Starting to feel a lil less stressed n put some ofmy thoughts down about it.

Was nice thinkin bout tomorrow where I could sleep late n not worry about sleeping too late(which isn't true) I think I'm starting to understand peoples need for a vacation.....it seems to be a need for me time. The play was all non me time n after that I have more friends that want to do things and things I need to do like clean. Those things are good but not exactly me time. Sleeping in till whenever is me time. Working on the fishtanks with no time limit is me time. Its different in some way. Recharges who I am instead of using who I am as fuel. I don't think I ever lived my life as fast paced as I did during this play. It was a ton of fun! But there is a price to be payed.
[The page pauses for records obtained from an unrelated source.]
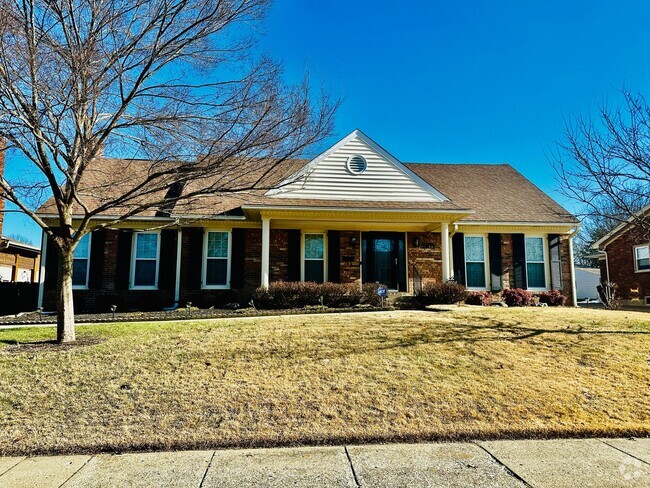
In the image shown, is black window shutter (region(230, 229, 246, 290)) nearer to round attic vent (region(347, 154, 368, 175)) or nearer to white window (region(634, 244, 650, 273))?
round attic vent (region(347, 154, 368, 175))

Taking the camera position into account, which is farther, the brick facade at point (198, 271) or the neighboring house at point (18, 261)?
the neighboring house at point (18, 261)

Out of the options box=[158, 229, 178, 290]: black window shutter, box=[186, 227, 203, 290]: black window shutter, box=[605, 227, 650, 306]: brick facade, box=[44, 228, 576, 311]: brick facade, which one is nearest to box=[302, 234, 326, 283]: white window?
box=[44, 228, 576, 311]: brick facade

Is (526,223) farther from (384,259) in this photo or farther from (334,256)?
(334,256)

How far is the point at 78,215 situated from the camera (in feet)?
42.8

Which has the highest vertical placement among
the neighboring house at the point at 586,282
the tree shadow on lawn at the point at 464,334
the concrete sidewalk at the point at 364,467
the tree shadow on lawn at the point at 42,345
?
the neighboring house at the point at 586,282

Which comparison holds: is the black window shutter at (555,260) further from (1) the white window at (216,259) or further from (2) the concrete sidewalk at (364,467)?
(2) the concrete sidewalk at (364,467)

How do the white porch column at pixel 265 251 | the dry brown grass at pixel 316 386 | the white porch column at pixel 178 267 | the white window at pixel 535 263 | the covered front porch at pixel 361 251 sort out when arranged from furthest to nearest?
the white window at pixel 535 263 < the covered front porch at pixel 361 251 < the white porch column at pixel 178 267 < the white porch column at pixel 265 251 < the dry brown grass at pixel 316 386

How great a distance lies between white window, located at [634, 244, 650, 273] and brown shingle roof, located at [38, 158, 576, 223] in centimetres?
811

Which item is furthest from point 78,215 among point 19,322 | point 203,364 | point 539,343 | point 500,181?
point 500,181

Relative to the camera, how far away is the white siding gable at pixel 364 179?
13.8 meters

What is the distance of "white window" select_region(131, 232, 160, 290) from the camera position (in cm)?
1410

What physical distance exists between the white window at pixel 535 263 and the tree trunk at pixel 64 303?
1395 centimetres

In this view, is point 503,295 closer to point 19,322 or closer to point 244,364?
point 244,364

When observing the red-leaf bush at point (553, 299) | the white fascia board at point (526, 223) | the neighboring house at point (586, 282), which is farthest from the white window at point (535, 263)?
the neighboring house at point (586, 282)
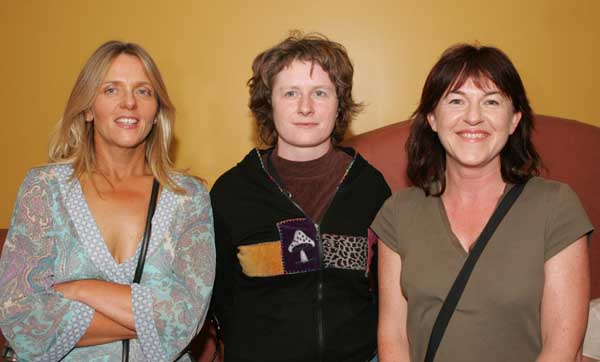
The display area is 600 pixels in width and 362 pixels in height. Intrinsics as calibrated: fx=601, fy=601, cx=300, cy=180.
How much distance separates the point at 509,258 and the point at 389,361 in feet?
1.73

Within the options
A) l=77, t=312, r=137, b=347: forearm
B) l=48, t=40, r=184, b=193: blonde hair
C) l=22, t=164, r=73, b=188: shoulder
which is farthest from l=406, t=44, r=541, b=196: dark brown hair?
l=22, t=164, r=73, b=188: shoulder

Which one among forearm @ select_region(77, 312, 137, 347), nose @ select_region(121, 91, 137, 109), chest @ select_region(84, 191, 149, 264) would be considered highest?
nose @ select_region(121, 91, 137, 109)

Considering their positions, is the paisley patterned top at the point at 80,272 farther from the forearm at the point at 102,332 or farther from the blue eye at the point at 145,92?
the blue eye at the point at 145,92

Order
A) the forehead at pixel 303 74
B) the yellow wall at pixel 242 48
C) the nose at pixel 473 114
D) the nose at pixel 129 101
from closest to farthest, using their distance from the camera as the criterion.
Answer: the nose at pixel 473 114, the nose at pixel 129 101, the forehead at pixel 303 74, the yellow wall at pixel 242 48

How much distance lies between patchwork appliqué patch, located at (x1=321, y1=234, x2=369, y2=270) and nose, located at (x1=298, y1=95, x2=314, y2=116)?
1.47ft

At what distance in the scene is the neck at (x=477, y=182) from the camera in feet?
6.48

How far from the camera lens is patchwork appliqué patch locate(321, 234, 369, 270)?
7.03 ft

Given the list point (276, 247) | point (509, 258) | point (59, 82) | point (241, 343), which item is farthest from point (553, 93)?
point (59, 82)

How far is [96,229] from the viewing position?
2031mm

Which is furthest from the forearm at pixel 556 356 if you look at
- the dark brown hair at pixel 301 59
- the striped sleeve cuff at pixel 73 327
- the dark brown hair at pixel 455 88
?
the striped sleeve cuff at pixel 73 327

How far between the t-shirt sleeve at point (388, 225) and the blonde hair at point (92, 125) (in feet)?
2.33

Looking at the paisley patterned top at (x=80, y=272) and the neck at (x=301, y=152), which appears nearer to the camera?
the paisley patterned top at (x=80, y=272)

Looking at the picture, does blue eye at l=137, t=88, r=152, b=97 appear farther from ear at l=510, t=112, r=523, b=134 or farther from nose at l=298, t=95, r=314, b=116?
ear at l=510, t=112, r=523, b=134

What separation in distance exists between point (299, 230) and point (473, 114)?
0.72 m
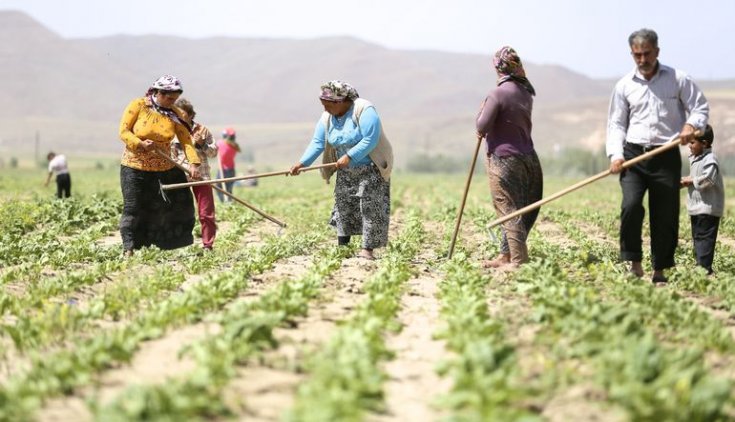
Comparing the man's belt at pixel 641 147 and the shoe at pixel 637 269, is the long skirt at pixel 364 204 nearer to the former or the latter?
the shoe at pixel 637 269

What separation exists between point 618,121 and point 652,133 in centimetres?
30

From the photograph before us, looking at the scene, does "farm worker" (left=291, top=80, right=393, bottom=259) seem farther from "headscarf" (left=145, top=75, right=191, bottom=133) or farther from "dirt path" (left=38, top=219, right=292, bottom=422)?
"dirt path" (left=38, top=219, right=292, bottom=422)

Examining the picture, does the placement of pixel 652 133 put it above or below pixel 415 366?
above

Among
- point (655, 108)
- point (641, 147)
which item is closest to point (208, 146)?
point (641, 147)

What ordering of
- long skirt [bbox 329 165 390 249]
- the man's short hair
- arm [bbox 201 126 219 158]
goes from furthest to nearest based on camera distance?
arm [bbox 201 126 219 158] → long skirt [bbox 329 165 390 249] → the man's short hair

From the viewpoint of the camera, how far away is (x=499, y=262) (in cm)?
830

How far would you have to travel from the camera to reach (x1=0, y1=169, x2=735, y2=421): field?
397 centimetres

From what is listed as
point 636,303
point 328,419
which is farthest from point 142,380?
point 636,303

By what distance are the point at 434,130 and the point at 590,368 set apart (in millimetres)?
130966

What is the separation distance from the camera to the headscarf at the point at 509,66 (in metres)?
7.94

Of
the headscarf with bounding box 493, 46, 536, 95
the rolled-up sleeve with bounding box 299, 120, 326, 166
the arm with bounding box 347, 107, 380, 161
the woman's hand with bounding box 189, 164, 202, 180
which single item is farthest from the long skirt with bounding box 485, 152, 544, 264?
the woman's hand with bounding box 189, 164, 202, 180

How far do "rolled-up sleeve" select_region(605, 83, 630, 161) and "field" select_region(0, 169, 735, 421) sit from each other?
3.33ft

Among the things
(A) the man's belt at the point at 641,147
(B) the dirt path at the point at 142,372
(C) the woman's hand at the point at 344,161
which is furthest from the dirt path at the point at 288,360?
(A) the man's belt at the point at 641,147

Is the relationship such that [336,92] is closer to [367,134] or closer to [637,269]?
[367,134]
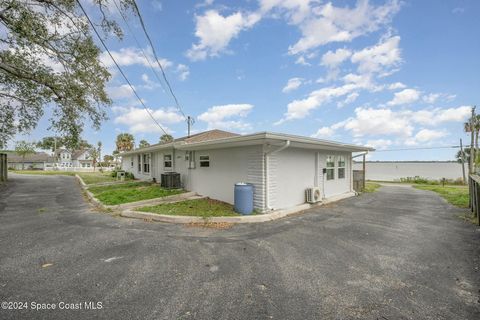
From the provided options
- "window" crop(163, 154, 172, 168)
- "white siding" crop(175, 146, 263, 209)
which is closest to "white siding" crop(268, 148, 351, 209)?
"white siding" crop(175, 146, 263, 209)

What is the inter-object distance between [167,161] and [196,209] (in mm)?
6629

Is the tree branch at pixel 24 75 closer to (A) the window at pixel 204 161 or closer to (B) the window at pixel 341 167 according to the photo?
(A) the window at pixel 204 161

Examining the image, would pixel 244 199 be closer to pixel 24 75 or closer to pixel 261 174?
pixel 261 174

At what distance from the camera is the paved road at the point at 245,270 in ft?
8.65

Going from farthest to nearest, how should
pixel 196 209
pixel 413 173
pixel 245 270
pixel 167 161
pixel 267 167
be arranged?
1. pixel 413 173
2. pixel 167 161
3. pixel 196 209
4. pixel 267 167
5. pixel 245 270

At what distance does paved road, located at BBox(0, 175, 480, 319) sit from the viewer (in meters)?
2.64

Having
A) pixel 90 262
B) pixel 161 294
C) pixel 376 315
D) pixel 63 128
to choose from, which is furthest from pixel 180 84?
pixel 376 315

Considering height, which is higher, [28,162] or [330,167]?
[28,162]

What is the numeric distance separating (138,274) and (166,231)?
228 cm

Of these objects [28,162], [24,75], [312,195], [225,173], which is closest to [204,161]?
[225,173]

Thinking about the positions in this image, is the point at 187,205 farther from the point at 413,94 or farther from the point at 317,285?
the point at 413,94

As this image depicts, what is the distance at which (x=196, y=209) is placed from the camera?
7770mm

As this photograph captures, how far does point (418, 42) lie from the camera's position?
9.62m

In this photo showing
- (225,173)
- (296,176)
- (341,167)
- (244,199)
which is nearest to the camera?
(244,199)
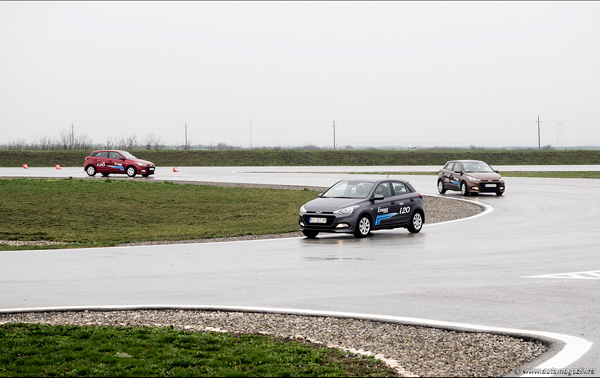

That pace causes tons of stress and that's what I've been feeling. Likea race car that goes so fast it burns out its tires. And its self perpetuating its like stress gravity. When the play ended you would think the stress would end but the result of moving that fast in life had an impact on the rest of my life and the stress had to slow down with it. I have kept feeling like I just needed things to slow down to a point that I could handle it. And finally almost a month later I am starting to feel that. The vacation route seems to be a dead stop on stress. You just blammo take yourself out of anything to do with the stress n ahhh u can relax. But while you are gone the stress building situations tend to build up worse so that when you get back and are in a mental place to better handle all that stress you are hit by more stress causers. I think all my life I've lived at a pace and in a way where I have limited most stress on me and I am thankful for that but I have missed out on things because of it. Seems the faster pace u keep the more u connect to other people. Or maybe its just harder to connect with someone that's living at a different pace than you......food for thought.